Johnson's World: Musings, Droppings, Streams & Flashes Pt 9
Vague musings, name-dropping, streams of consciousness and occasional flashes of brilliance... from Johnson’s World.
It is not enough to acquire wisdom, it is necessary to employ it. —Marcus Tullius Cicero.
Six billion of the world’s seven billion people have cell phones. That’s more people than have access to toilets, according to wannabe expert Alec Ross in his book, The Industries of the Future.
The above quoted book received the following review on Amazon:
“I would have totally bought this book if the kindle price wasn't two times the price of a paperback. I would have bought it even if it was the same price as the paperback. Now, however, I am boycotting this book— not buying it because of how publisher and author treat the customers by establishing such ridiculous pricing.”
During the bicycle craze of the late 19th century, many magazines appeared to satisfy the public interest in the phenomenon. When American Wheelman published a 308-page issue, it was declared to be “the largest magazine ever issued from a printing press.” At the height of the bicycle’s popularity, American Wheelman was published daily.
The Printers Ink trade magazine (the source of the above bicycling tidbit) did not cover printing, but advertising. When it commenced publication in 1888, print in one form or another was the only mass advertising medium in existence.
The Chicago Cubs vs San Francisco Giants game 3 of the National League Division Series was a real nail biter. The five-hour game went 13 innings and ran until nearly 2:00 a.m. Central time, which was just too late on a work night for many of the fans back home in Chicagoland. Those who hit the hay early and expected to read about the outcome in the morning paper received a rude surprise if they subscribed to the Daily Herald.
The Herald’s sports section featured an enormous half-page photo of pitcher Jake Arrieta with extensive coverage of his second-inning three-run homer, but that was all. There were no final results in the paper. Apparently the game ran too long for the editorial and printing departments. Readers were forced to turn to the Internet to learn of the Giants’ victory.
After the nail-biting, extra-inning game 7 of the World Series in which the Cubs emerged victorious, the Daily Herald was on the spot again. This time they got it right.
Knowing that virtually their entire readership area bleeds Cubbie blue, the Herald made the clever decision to print its front section and its sport section on higher-quality newsprint than is normally used for the paper.
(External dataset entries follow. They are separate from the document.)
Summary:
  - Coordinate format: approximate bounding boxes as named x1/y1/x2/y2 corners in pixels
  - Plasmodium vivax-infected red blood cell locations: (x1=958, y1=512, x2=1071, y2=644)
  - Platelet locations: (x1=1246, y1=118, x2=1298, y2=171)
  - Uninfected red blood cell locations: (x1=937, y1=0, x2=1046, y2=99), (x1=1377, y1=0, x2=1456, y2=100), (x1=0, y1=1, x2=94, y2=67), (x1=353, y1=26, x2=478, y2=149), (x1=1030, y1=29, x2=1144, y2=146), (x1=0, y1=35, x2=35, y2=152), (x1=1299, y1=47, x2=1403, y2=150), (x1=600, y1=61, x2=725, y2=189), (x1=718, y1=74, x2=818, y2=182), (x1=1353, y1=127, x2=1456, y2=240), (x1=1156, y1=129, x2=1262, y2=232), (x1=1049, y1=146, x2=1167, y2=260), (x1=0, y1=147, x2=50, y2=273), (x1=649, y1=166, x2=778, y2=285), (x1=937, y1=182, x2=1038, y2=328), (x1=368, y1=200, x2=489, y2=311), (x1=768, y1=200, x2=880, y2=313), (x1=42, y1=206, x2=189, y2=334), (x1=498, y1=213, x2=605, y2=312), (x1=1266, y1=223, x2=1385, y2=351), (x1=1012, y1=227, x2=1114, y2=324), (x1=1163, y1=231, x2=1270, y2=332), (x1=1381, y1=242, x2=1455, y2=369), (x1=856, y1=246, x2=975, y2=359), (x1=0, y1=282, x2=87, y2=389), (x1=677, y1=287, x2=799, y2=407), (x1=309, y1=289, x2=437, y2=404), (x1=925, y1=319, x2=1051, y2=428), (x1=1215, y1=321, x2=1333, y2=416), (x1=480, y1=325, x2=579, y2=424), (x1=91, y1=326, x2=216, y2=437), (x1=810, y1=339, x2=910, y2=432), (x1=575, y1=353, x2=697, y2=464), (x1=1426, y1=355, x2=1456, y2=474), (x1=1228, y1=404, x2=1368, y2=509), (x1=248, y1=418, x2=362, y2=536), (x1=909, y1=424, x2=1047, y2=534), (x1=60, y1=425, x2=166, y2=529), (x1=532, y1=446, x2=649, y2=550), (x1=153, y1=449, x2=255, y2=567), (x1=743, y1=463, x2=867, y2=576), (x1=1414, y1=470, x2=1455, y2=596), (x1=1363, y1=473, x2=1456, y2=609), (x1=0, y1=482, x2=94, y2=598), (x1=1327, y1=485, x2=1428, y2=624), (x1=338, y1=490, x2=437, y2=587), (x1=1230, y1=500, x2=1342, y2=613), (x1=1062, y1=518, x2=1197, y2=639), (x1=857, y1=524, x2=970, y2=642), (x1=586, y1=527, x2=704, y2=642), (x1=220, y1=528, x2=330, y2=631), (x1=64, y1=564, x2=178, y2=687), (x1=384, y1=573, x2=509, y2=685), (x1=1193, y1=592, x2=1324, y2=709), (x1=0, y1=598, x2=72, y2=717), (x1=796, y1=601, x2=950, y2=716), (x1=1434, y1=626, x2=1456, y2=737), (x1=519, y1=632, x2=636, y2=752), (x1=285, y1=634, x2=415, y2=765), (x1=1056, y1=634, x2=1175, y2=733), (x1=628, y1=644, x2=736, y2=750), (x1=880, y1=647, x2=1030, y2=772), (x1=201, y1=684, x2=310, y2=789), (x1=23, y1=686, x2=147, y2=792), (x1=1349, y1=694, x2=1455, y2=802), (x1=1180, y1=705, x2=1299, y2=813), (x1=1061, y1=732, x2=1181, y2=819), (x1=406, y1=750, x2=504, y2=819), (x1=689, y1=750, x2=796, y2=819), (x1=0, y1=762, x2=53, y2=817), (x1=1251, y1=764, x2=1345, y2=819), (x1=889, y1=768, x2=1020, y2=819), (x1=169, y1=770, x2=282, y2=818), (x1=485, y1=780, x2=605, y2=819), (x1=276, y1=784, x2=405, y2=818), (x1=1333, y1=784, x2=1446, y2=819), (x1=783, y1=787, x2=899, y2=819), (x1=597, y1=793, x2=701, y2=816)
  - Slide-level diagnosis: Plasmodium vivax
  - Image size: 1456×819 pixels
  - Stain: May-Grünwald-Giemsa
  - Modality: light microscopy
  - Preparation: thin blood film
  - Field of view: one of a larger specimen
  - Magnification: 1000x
Whiter and more opaque, it beautifully showed off the photos of the ecstatic players celebrating in blue uniforms.
The superior paper will withstand the ravages of time much better than standard newsprint, which is good news since it's a safe bet that just about every printed copy will be saved for posterity. This simple decision turned their paper from a recyclable commodity into a cherished keepsake. You just can’t do that with digital media.
Sadly, a week later the same paper once again went to bed early while the rest of the nation stayed up late watching the results of a hotly contested presidential election. The next morning, readers were treated to side-by-side pictures of Mr. Trump and Mrs. Clinton, with a headline telling them it was a close race. Um, we knew that already.
Newspapers can do better, and must do better if they are to compete in this information age.